Microsoft Fabricを使用してSnowflake管理の Apache Iceberg™ テーブルをクエリする¶
Microsoft FabricでSnowflake管理のIcebergテーブルを表示するには、標準のSnowflakeデータベースをFabricに接続します。
このトピックでは、標準のSnowflakeデータベースをFabricに接続する手順を説明します。これにより、データベースをFabricと同期します。データベースを接続する場合、既存のデータベースを選択するか、新しいデータベースを作成することができます。その後、Fabricのデータベースで、Snowflake管理のIcebergテーブルを表示できるようになります。
Microsoft OneLake Fabricの詳細については、Microsoft Fabricドキュメント内の Microsoft FabricのOneLake をご参照ください。
前提条件¶
開始する前に、Microsoft FabricおよびSnowflakeに関する次の前提条件を完了してください。
Microsoft Fabric
Microsoft Fabricアカウントを作成します。詳細については、 Microsoft Fabricを始めましょう をご参照ください。
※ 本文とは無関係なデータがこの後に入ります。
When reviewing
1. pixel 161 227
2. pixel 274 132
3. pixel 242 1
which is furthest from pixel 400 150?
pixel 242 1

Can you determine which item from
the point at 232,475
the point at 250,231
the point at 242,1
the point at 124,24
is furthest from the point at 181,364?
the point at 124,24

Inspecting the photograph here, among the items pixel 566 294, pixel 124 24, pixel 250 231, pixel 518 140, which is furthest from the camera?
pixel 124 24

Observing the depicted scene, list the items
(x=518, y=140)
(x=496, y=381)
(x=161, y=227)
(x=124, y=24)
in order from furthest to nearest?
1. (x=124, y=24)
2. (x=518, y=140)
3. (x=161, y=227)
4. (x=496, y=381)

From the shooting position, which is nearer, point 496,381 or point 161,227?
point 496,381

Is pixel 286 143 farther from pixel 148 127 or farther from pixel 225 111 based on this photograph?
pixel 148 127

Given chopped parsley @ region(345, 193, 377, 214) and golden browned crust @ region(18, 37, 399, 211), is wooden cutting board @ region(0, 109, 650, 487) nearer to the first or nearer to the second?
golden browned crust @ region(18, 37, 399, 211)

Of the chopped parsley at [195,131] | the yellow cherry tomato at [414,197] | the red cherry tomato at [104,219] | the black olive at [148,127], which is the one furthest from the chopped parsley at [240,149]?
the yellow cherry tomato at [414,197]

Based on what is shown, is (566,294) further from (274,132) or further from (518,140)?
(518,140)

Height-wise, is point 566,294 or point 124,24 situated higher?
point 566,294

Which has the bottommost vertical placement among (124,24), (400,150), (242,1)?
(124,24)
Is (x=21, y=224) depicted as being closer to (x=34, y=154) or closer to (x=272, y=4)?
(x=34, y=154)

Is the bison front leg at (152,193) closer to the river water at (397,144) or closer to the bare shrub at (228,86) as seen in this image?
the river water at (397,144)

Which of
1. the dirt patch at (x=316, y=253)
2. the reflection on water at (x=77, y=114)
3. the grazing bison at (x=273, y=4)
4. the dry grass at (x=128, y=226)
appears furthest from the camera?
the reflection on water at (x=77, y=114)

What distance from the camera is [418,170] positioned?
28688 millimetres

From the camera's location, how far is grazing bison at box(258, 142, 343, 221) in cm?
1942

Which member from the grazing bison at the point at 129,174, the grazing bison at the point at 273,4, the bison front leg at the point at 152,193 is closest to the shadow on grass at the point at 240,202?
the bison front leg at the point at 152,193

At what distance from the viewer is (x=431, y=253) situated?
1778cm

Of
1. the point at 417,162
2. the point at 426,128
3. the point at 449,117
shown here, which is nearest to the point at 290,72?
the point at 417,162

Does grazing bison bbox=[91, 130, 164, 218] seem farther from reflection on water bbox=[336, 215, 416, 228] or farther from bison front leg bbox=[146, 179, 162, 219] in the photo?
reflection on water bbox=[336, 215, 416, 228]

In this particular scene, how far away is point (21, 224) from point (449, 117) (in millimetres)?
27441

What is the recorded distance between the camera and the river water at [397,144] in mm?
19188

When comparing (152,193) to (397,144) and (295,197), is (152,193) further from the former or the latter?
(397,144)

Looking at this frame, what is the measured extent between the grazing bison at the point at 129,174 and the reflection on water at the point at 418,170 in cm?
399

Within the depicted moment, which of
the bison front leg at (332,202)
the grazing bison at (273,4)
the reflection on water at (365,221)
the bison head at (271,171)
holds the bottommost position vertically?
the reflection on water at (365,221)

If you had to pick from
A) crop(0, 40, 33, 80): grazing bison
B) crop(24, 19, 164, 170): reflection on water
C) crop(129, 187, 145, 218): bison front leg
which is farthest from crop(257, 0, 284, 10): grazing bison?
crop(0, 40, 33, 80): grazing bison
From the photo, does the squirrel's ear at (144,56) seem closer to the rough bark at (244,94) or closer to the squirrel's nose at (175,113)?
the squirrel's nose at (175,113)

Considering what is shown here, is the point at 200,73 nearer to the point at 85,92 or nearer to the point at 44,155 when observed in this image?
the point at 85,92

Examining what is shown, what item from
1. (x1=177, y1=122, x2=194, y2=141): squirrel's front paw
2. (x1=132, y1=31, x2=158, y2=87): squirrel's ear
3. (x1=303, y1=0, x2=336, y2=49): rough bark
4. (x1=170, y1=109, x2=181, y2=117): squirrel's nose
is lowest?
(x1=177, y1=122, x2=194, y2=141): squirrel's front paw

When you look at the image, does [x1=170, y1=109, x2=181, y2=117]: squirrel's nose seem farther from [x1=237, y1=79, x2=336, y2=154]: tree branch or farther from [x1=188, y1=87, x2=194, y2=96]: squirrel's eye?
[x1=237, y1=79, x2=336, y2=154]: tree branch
Fabricアカウントでワークスペースを作成します。手順については、Microsoft Fabricドキュメント内の ` ワークスペースを作成する <https://learn.microsoft.com/ja-jp/fabric/fundamentals/create-workspaces>`_ をご参照ください。このワークスペースを使用して、Snowflake管理のIcebergテーブルをクエリします。
注釈
英数字のみを使用してFabricワークスペースに名前を付けることをお勧めします。Fabricワークスペース名に特殊文字やスペースなど英数字以外の文字が含まれている場合は、後にこの ID を指定するためにワークスペースの ID をコピーする必要があります。ワークスペース ID を見つけるには、Fabric UI でワークスペースを開いてから、ブラウザーで URL を参照します。
Fabricワークスペースの管理者である必要があります。
Fabricテナント管理者は、 Enable Snowflake database item (Preview) テナント設定を有効にするか、Fabric容量管理者にこの決定を委任する必要があります。Fabricウェブ UI の管理ポータルでこの設定を有効にできます。管理ポータルにアクセスするには、Microsoft Fabricドキュメント内の ` 管理ポータルにアクセスする方法 <https://learn.microsoft.com/ja-jp/fabric/admin/admin-center#how-to-get-to-the-admin-portal>`_ をご参照ください。この設定は、テナントレベルで有効にする、Fabric容量管理者に委任する、または特定のセキュリティグループに対してのみ有効にすることができます。
Snowflake
ACCOUNTADMIN ロール、またはアカウントで CREATE USER 権限を持つSnowflakeの別のロールにアクセスする必要があります。
ACCOUNTADMIN ロール、または外部ボリュームを作成する権限を持つSnowflakeの別のロールにアクセスする必要があります。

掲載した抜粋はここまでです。